**Exercise objective**
Pick out every line in the rows below that contains the string "dirt" and copy each one. Treat the match as case-sensitive.

**Excerpted data**
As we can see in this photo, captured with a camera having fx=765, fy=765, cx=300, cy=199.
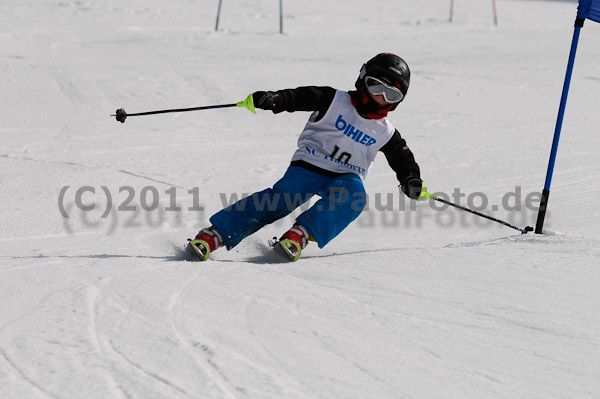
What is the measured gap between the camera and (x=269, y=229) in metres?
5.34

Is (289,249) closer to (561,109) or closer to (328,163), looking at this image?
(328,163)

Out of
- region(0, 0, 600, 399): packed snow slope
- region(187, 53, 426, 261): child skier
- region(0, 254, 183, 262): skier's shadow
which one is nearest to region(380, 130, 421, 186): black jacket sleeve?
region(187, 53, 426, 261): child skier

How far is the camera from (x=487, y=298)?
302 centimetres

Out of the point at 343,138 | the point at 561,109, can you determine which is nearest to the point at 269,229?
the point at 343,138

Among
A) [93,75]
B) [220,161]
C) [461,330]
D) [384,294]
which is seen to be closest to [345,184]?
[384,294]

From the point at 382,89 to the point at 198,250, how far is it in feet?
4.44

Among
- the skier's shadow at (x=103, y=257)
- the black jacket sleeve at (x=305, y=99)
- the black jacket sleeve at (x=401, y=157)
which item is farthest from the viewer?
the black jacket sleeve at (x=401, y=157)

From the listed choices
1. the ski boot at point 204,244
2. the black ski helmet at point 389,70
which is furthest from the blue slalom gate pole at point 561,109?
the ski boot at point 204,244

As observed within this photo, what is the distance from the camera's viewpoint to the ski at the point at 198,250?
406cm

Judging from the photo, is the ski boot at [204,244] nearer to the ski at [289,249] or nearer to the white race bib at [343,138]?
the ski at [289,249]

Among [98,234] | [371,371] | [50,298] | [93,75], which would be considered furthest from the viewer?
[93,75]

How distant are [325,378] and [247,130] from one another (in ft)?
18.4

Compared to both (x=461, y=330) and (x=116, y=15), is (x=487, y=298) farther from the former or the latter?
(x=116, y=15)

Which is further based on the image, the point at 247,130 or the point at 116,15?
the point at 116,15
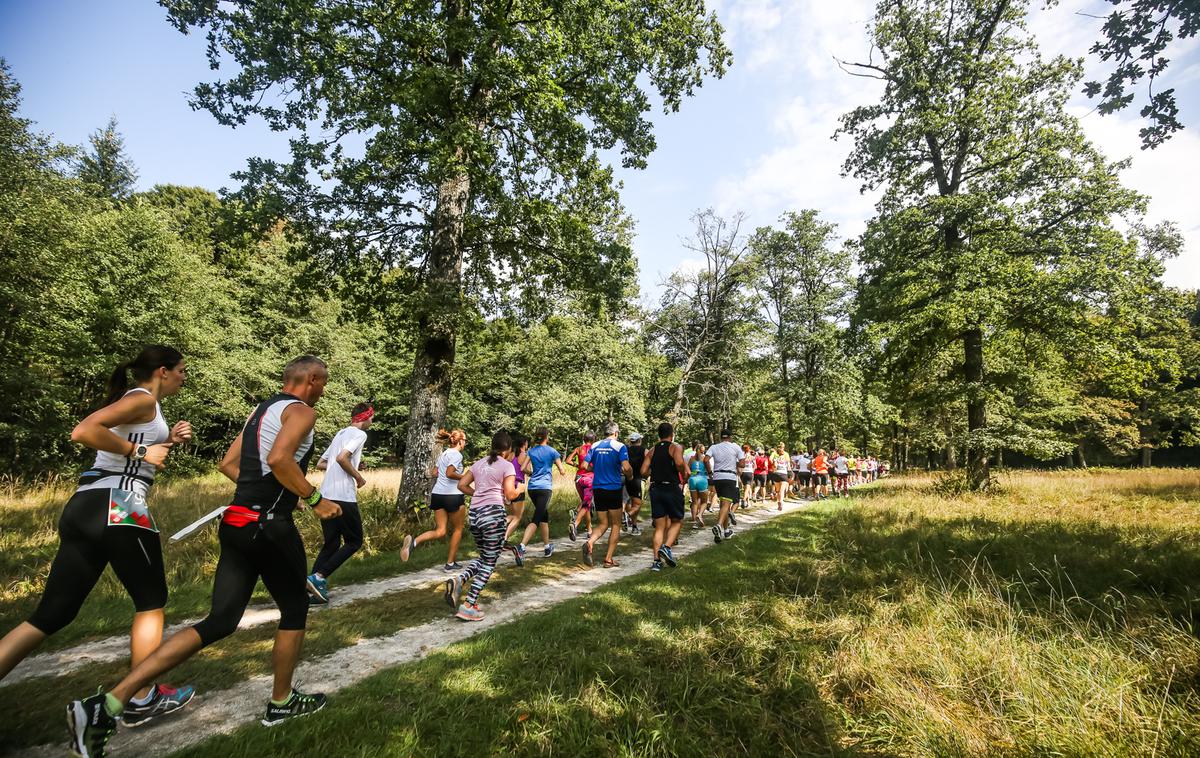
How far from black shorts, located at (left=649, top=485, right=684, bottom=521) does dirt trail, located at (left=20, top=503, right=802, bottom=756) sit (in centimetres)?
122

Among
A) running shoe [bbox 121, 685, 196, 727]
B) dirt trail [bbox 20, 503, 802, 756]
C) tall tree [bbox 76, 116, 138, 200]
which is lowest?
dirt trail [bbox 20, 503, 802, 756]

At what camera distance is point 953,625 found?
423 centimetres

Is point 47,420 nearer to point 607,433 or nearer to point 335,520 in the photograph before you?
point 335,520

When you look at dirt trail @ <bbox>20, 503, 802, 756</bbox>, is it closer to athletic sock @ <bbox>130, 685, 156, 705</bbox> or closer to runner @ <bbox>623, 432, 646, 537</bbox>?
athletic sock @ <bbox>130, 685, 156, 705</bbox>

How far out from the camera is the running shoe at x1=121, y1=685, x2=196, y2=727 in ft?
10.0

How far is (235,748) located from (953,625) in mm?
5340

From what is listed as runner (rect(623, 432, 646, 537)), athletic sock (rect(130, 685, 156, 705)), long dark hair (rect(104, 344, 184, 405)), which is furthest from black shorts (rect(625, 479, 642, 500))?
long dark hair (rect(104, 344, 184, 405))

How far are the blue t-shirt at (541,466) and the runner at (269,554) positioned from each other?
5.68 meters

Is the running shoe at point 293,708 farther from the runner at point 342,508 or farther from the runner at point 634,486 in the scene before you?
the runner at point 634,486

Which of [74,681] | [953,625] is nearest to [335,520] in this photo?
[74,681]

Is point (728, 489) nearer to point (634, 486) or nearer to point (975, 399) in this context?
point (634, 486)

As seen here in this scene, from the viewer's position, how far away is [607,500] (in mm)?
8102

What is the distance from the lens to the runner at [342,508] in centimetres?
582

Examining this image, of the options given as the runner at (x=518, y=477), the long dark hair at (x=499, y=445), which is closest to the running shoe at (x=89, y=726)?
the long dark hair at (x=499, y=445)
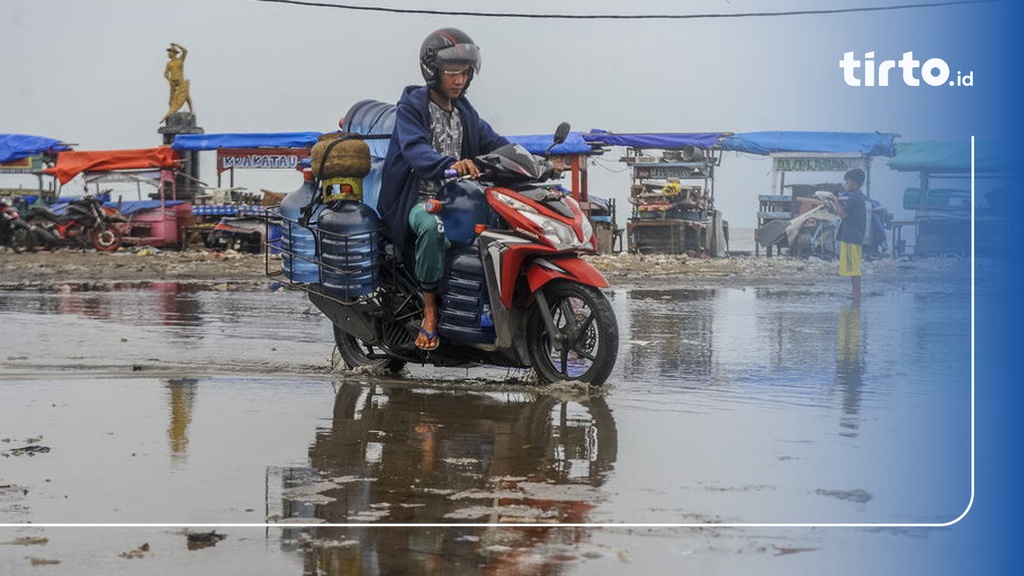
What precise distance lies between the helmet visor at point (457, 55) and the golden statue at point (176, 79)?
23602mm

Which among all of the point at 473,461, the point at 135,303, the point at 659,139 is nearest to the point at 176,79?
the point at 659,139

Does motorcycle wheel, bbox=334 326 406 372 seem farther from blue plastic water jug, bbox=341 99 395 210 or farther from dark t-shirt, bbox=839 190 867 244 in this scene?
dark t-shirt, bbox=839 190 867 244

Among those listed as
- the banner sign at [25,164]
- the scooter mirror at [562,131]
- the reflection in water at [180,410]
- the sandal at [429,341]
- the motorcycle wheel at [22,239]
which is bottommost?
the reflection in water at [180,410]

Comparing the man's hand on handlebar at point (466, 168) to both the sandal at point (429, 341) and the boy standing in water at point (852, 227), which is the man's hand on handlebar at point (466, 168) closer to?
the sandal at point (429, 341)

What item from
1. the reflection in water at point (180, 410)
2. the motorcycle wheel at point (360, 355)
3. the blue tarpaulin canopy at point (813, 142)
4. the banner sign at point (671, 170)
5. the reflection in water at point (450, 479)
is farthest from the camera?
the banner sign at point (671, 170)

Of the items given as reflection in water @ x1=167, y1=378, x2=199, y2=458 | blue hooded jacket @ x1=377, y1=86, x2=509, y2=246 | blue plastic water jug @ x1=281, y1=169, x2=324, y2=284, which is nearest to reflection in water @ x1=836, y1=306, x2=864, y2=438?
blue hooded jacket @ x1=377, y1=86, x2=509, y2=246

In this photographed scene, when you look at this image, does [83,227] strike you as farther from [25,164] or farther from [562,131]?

**Completed exercise**
How far from black shorts, located at (left=649, top=485, right=684, bottom=521) does dirt trail, located at (left=20, top=503, right=802, bottom=756) sit (in centimetres)?
B) dirt trail [bbox 20, 503, 802, 756]
dirt trail [bbox 20, 503, 802, 756]
When you look at dirt trail @ <bbox>20, 503, 802, 756</bbox>, is it closer to athletic sock @ <bbox>130, 685, 156, 705</bbox> or closer to runner @ <bbox>623, 432, 646, 537</bbox>?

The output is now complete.